The rise of mobile devices and steadily decreasing prices for components, such as Wi-Fi radios, GPS chips, and 8-bit controllers with flash memory, have Gartner predicting that nearly every industry will be affected by the IoT. The research firm cautions, however, that the IoT "will be widely adopted only if the technology is available to all [including consumers] in a way that is inexpensive and easy to use."
For all its whiz-bang futuristic appeal, IoT presents compelling business benefits, especially for organizations prepared to make the most of the stream of real-time data that will come from networked physical systems.
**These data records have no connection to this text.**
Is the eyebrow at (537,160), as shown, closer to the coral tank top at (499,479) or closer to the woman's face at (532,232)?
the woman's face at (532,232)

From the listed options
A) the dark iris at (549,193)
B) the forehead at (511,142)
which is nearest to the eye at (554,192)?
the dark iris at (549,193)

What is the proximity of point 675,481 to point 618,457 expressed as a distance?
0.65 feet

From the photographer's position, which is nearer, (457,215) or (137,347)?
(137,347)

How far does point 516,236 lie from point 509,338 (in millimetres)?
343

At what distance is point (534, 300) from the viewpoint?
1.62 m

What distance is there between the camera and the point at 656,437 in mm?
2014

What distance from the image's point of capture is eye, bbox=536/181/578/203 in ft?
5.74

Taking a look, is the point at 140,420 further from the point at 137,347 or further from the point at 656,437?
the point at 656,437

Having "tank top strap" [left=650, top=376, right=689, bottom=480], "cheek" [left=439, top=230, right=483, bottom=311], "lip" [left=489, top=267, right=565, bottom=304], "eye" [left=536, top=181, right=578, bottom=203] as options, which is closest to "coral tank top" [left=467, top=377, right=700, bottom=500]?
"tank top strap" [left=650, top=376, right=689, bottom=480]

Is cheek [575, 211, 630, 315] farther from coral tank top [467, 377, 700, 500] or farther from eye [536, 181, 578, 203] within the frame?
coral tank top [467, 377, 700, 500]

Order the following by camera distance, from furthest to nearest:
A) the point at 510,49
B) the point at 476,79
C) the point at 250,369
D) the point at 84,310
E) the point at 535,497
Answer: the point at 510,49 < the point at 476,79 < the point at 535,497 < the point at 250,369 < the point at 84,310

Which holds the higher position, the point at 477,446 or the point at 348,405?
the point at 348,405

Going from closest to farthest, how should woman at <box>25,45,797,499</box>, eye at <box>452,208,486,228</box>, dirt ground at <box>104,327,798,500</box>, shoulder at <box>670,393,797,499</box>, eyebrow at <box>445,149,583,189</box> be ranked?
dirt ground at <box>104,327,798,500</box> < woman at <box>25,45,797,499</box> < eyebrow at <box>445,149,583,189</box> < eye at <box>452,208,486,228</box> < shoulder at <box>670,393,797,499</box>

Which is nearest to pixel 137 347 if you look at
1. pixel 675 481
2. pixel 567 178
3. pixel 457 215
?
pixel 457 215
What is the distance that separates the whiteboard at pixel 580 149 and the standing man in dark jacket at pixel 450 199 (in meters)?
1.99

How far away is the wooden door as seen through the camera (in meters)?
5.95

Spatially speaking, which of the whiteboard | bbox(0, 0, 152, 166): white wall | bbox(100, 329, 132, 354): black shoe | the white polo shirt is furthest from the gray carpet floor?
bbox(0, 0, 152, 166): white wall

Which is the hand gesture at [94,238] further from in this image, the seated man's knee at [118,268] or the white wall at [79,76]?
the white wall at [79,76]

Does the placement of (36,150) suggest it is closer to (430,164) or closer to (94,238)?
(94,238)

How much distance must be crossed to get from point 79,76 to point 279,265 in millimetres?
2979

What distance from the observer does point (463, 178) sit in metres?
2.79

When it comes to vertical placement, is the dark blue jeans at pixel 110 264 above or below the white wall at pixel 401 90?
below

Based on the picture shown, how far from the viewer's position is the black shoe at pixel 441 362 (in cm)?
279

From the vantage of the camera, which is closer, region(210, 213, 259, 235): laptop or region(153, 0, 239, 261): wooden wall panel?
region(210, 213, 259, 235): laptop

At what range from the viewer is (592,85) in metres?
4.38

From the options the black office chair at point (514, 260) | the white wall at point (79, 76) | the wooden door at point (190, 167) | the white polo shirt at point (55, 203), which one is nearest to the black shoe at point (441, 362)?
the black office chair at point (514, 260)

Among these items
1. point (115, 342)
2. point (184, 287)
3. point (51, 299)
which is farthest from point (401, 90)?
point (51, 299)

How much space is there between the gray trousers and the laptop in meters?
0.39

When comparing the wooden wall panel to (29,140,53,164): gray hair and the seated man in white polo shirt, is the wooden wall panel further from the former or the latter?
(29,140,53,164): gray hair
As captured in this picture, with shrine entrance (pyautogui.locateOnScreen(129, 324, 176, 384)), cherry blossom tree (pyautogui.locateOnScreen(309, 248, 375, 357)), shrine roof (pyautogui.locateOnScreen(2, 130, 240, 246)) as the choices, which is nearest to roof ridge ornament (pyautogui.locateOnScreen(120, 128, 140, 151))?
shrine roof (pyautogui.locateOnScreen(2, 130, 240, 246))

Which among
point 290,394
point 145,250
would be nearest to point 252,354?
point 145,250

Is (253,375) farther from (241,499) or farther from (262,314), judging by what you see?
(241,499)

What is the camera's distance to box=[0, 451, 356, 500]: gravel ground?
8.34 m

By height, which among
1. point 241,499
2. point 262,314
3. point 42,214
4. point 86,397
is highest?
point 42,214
"IoT technologies allow for real-time and accurate data sensing and wireless transmission of that data to Web applications and servers connected to the Internet," says Ronak Sutaria, lead researcher at technology consulting firm Mindtree. "This leads to a more precise and accurate monitoring and control of physical systems."
loT-related technologies are already being tapped in a variety of industries, Sutaria says. For example, agricultural companies are monitoring crops in real time to improve the yield quality of produce and to conserve the resources needed for farming, including pesticides, fertilizers, and water. Utility companies have implemented smart meters to monitor energy, gas, and water consumption, and municipalities are launching "smart city" projects to help ease traffic congestion, improve waste management, monitor energy radiation from cellphone towers, and control street lights.
Some of the more successful and instructive endeavors have come from the health care sector. Great River Medical Center is one health care organization that's connecting many of its medical devices into a network using Microsoft's Windows Embedded, a family of operating systems designed for use in embedded systems.
The deployment "spans our entire operation of medication management, from anesthesia workstations that monitor controlled substances in our operating rooms, to automated and secure cabinets that track and dispense medications at nursing stations, to an inventory management carousel in our pharmacy that records medication levels, automatically reordering when medications are needed," says Darwin Cooley, director of pharmaceutical services at Great River.
The devices are all connected to a central server running Windows Server with a SQL Server database. Each medication is bar-coded in a single-dose package, Cooley says, which the medical center is able to track and control during each step throughout its facility.
"The big driver from our administration and board of directors was to be more cost effective," Cooley says. "Automating the distribution of our medications drives efficiency, keeping down personnel costs, as it's much more efficient than people running all over the hospital to take medications out to the patients each time a prescription is written."
The automated bar-code system is designed for patient safety, tracking medications at each step to assure the correct dose is being administered to the right patient.